滴り落ちる血は地面に溜まりを作る。一説によると、ウルフィーロードの噛む力は約3トンにも及ぶという。

そんな力で噛まれれば重症は必至。ましてや耐久力のない魔法使いなら更にだ。

「助けてお兄ちゃん――!!」




「――ウォォォォォ!!!」

妹の叫び。正気……この場合は狂気かもしれない。とにかく妹の声に反応したザックが剣を握りしめて走り出した。

「ま、待って――」

――ヘキオンの声も虚しく、一撃でザックはフッ飛ばされる。鎧は軽く斬られて体もえぐれる。

実力差があった。凄まじい実力差だった。今の3人では逆立ちしても勝てない――つまり人の腕だって簡単に噛みちぎれる。

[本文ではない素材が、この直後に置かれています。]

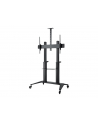 Hagor Hp Twin Stand Hd Stojak Mobilny Do Monitorów 55 84 | Max. Vesa 800X500Mm Udżwig 90Kg (8210) - nr 4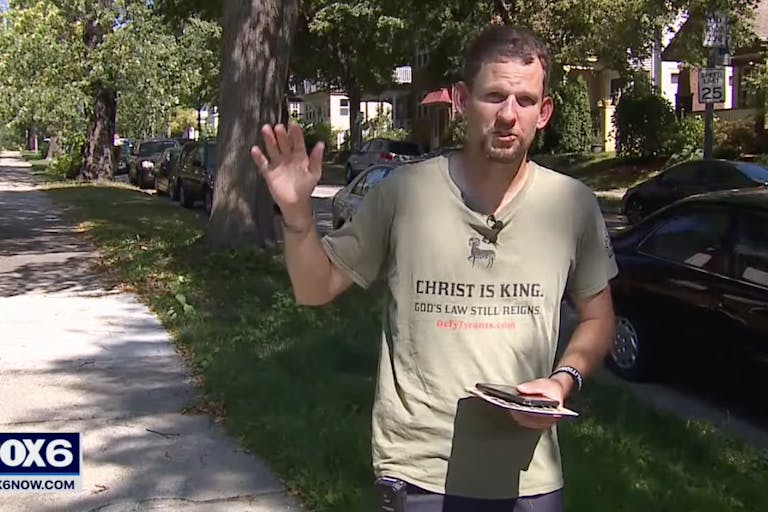 pro-life preacher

ドスンと落ちた体に右腕はなかった。滝のように流れる血があるだけだった。

「ぁ、ぁぁ……」

腰が抜ける。後ずさりするが、相手の歩くスピードの方が早い。鋭い眼光はヘキオンを捉えている。

「や……だ……」

怪物に言葉は通じない。説得は不可。逃げることも不可。ならば選択肢はひとつ。神に祈ることだけ。

「あ――」

キラリと輝く爪。狙いは定められた。起動は曲げられない。すぐ後に来る痛みを少しでも抑えるため、ヘキオンは目を瞑った――。





――いつまで経っても痛みがこない。死んだのか。ヘキオンは目を開ける。


「――」

ウルフィーロードの上半身が消し飛んでいた。さっきまで目の前全体に広がる大きさだったはず。

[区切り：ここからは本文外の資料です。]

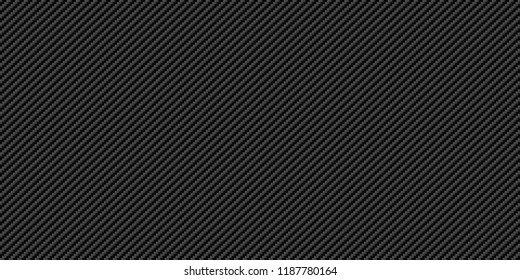 Dark Carbon Fibre Aramid Fiber Kevlar Pattern Wide Background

残った下半身は糸の切れたマリオネットのように崩れ落ちる。その奥には――が立っていた。

「――無事?」

剃りあがった茶髪の刈り上げ。手入れのされていない無精髭。身長は極端に大きくないが、威圧感のあるゴツゴツとした肉体をしている。

その低い声にヘキオンは無言で頷く。反応を見た男は、安心したように微笑んだ。

「他の2人は無事じゃ無さそうだな……立てるか?」

ヘキオンに向かって手を出した。傷の入った手からは、それだけで強さを感じさせてくる。

「カエデだ。よろしく」
「……ヘキオン……です」

震えながらもヘキオンはカエデの手を取った。